▶ _DOCUMENTO_

◇ ◇ ◇ ◇ ◇ ◇ ◇

O fortim não era apenas remoto mas perigoso e inseguro, já que a principal rota das incursões dos tamoios contra o nascente vilarejo de São Vicente, no litoral sul de São Paulo, era através do sinuoso e verdejante canal da Bertioga. A floresta majestosa, cheia de vida e cor; o rugido difuso das cachoeiras, as praias virgens de areias faiscantes, os rios explosivamente piscosos, as pequenas ilhotas pontilhando o fecundo emaranhado do mangue, tingidas de escarlate pela plumagem vistosa de imensos bandos de guarás – nada era atrativo suficiente para que soldados portugueses se dispusessem a sentar praça entre as frágeis muralhas de pedra e cal do recém-inaugurado forte de São Felipe da Bertioga. O encargo acabou recaindo no mercenário alemão Hans Staden.
Staden, um jovem aventureiro na casa dos 20 e poucos anos de idade, fora dar com os costados em São Vicente após uma seqüência assombrosamente desafortunada de naufrágios e motins. Era a segunda vez que vinha ao Brasil. Diferentemente da primeira, chegara a bordo de um navio espanhol, integrante da frota comandada por Diego de Sanabria, cujo objetivo era a fundação de pelo menos duas vilas castelhanas no litoral sul do Brasil. Nada poderia contrariar mais frontalmente os interesses lusitanos na região. Por isso, mesmo tendo prestado auxílio aos náufragos, o governador Tomé de Sousa tratou de prender os sobreviventes tão logo os recolheu de sua desdita nas praias varridas pelos ventos de Santa Catarina – local do desastre –, ou os encontrou, famintos e aos farrapos, perambulando pelas ruas embarradas de São Vicente.
Mas além de o alemão Staden não ter maiores vínculos com os espanhóis, ainda possuía experiência como bombardeiro, artilheiro e arcabuzeiro – e o governador concluiu que ele poderia lhe ser útil. E foi assim que Staden acabou indo parar no fortim de Bertioga (corruptela de buriqui-oca
– ou morada dos macacos
, em tupi). E foi ali que os tamoios o capturaram. E foi então que sua vida mudou para sempre. E foi deste modo que esse relato nasceu.
Está tudo aqui. Ação, aventura e história, conjugadas como sempre deveriam estar. Antropologia e antropofagia; sangue e pólvora. Cenários luxuriantes, conflitos tribais, expansão colonial, guerreiros emplumados, piratas franceses, fé e ceticismo; desamparo e esperança; lealdade e perfídia. Tudo narrado pela ótica de um homem comum, um forasteiro – um estrangeiro em um mundo estranho. A visão de um mero mercenário, um soldado da fortuna, que, ao circular entre líderes como o capitão espanhol Juan Salazar, o comandante português Tomé de Sousa, os jesuítas Manoel da Nóbrega e José de Anchieta e os chefes tribais Cunhambebe e Aimberê, tornou-se, literalmente, testemunha ocular da história – e justo no momento em que o Brasil colônia ainda se retorcia nas dores do parto. O nascimento de uma nação; o ocaso e a agonia de povos em vias de extinção: está mesmo tudo aqui, em linguagem de dia de semana, nas páginas vibrantes desse pequeno livro.

◇ ◇ ◇ ◇ ◇ ◇ ◇

▶ _DADOS EXTRAÍDOS_
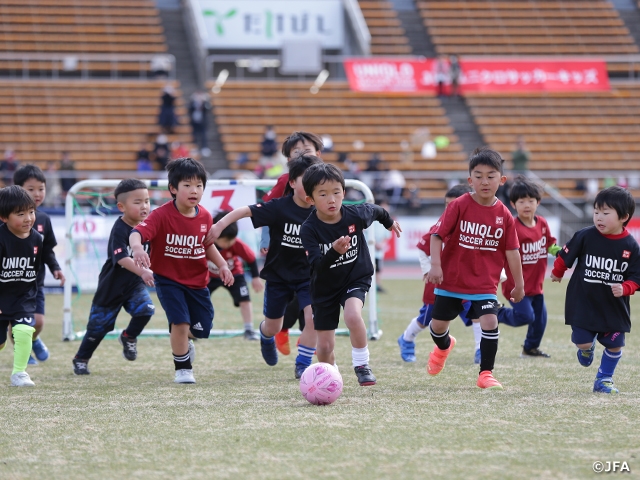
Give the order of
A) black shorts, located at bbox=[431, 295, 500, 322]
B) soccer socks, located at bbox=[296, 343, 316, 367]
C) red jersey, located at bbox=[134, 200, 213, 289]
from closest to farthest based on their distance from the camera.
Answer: black shorts, located at bbox=[431, 295, 500, 322], red jersey, located at bbox=[134, 200, 213, 289], soccer socks, located at bbox=[296, 343, 316, 367]

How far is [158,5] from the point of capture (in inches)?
1167

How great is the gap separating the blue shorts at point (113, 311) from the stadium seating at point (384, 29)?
2200 centimetres

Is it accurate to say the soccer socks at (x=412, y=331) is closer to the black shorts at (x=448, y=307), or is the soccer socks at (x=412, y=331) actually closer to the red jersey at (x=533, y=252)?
the red jersey at (x=533, y=252)

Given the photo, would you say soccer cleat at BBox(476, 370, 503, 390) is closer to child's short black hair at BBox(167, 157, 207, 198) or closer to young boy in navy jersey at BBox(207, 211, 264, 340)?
child's short black hair at BBox(167, 157, 207, 198)

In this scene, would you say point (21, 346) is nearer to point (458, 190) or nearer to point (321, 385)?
point (321, 385)

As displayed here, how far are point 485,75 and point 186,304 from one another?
71.9 ft

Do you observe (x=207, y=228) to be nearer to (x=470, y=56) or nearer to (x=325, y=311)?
(x=325, y=311)

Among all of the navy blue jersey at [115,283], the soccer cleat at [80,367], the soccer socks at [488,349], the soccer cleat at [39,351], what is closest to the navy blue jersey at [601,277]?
the soccer socks at [488,349]

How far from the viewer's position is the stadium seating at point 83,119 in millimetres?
23688

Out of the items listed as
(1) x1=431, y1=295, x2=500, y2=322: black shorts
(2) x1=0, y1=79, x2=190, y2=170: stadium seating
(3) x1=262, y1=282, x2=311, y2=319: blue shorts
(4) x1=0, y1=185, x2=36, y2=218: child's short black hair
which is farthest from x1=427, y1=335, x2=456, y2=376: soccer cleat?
(2) x1=0, y1=79, x2=190, y2=170: stadium seating

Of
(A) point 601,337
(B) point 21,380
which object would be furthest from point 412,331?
(B) point 21,380

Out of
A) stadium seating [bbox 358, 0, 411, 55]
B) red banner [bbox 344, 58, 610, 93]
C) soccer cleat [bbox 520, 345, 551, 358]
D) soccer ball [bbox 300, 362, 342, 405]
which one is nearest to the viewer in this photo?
soccer ball [bbox 300, 362, 342, 405]

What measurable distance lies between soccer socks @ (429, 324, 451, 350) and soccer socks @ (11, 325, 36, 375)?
2918 mm

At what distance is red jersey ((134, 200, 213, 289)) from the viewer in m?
6.61
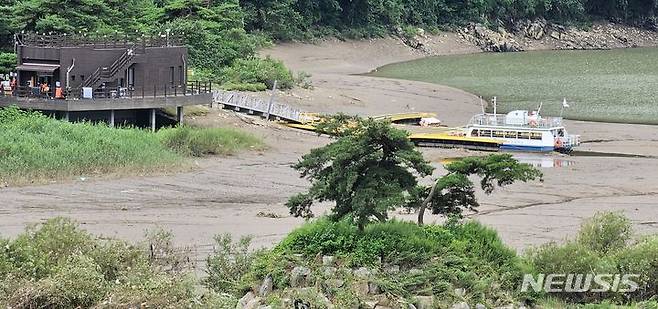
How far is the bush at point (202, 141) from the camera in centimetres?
4744

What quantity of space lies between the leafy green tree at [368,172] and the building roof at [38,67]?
27.0 meters

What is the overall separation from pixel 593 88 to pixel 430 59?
26.6 m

◇ ◇ ◇ ◇ ◇ ◇ ◇

▶ _TAREFA SOLICITADA 1_
Reproduza do texto sobre Hans Staden o trecho que vai de "Mas além de" até "esse relato nasceu.".
▶ _TAREFA SOLICITADA 2_
Responda com base no texto sobre Hans Staden:
(a) Quem comandava a frota da qual fazia parte o navio espanhol em que Staden chegou ao Brasil pela segunda vez?
(b) Em que local ocorreu o desastre dos náufragos?
(c) O que significa buriqui-oca em tupi?
▶ _TAREFA SOLICITADA 3_
Prossiga com o texto sobre Hans Staden a partir da última frase apresentada.
As linhas acima não têm relação com o texto sobre Hans Staden.

▶ _RESULTADO 1_
Mas além de o alemão Staden não ter maiores vínculos com os espanhóis, ainda possuía experiência como bombardeiro, artilheiro e arcabuzeiro – e o governador concluiu que ele poderia lhe ser útil. E foi assim que Staden acabou indo parar no fortim de Bertioga (corruptela de buriqui-oca
– ou morada dos macacos
, em tupi). E foi ali que os tamoios o capturaram. E foi então que sua vida mudou para sempre. E foi deste modo que esse relato nasceu.

▶ _RESULTADO 2_
(a) Diego de Sanabria.
(b) Em Santa Catarina.
(c) Morada dos macacos.

▶ _RESULTADO 3_
Livrinho que, não por acaso, se tornou best-seller desde o dia em que deixou a prensa alemã, em Marburgo, na terça-feira de carnaval de 1557
, como registra o prefácio original, não por acaso nos arredores de onde Gutemberg inventara os tipos móveis; não por acaso publicado em meio à enxurrada de textos lançados pelos reformistas luteranos em seu proselitismo militante; não por acaso escrito por um ghostwriter; não por acaso pirateado já em sua segunda edição; não por acaso fartamente ilustrado. E muito menos por acaso, lançado sob o impactante título de História Verídica e descrição de uma terra de selvagens, nus e cruéis comedores de seres humanos, situada no Novo Mundo da América, desconhecida antes e depois de Jesus Cristo nas terras de Hessen até os dois últimos anos, visto que Hans Staden, de Homberg, em Hessen, a conheceu por experiência própria, e que agora traz a público com essa impressão.
O notável é que os méritos da narrativa de Staden são tão superlativos quanto os dizeres sensacionalistas que o anunciam. Talvez o maior deles seja oferecer – e não só aos estarrecidos leitores europeus do século XVI, mas também a nós, leitores de um cético e cínico terceiro milênio – a mais acurada e impressionante descrição do banquete antropofágico, aquele festim canibal
tão característico dos povos Tupi, cujo prato principal era a deglutição eucarística do adversário e o sacramento único, a consumação de uma vingança ancestral. Passados quase cinco séculos da narrativa, o depoimento de Staden ainda se impõe como a fonte primária mais confiável para o estudo do canibalismo ritual – e o impacto da descrição se mantém inalterado. Pode-se supor a avidez com que o texto terá sido, digamos, devorado na Europa renascentista.
Na verdade, não é preciso supor: sabe-se que História Verídica teve nada menos que dez reedições em cinco anos, sendo rapidamente traduzida para o holandês (1558), para o latim (1559) e para o flamengo (1560), bem como para o inglês e o francês. Até o século XVIII, já se contavam mais de 70 edições da obra. O livro, no entanto, não foi escrito pelo próprio Staden, que, embora não fosse analfabeto de pai e mãe, com certeza era pouco letrado. O texto é obra de um certo doutor Dryander, alemão estudioso de matemática e cosmografia
e autor do prefácio original, no qual, aliás, confirma que de fato reviu, corrigiu e, quando necessário, aperfeiçoou
o original.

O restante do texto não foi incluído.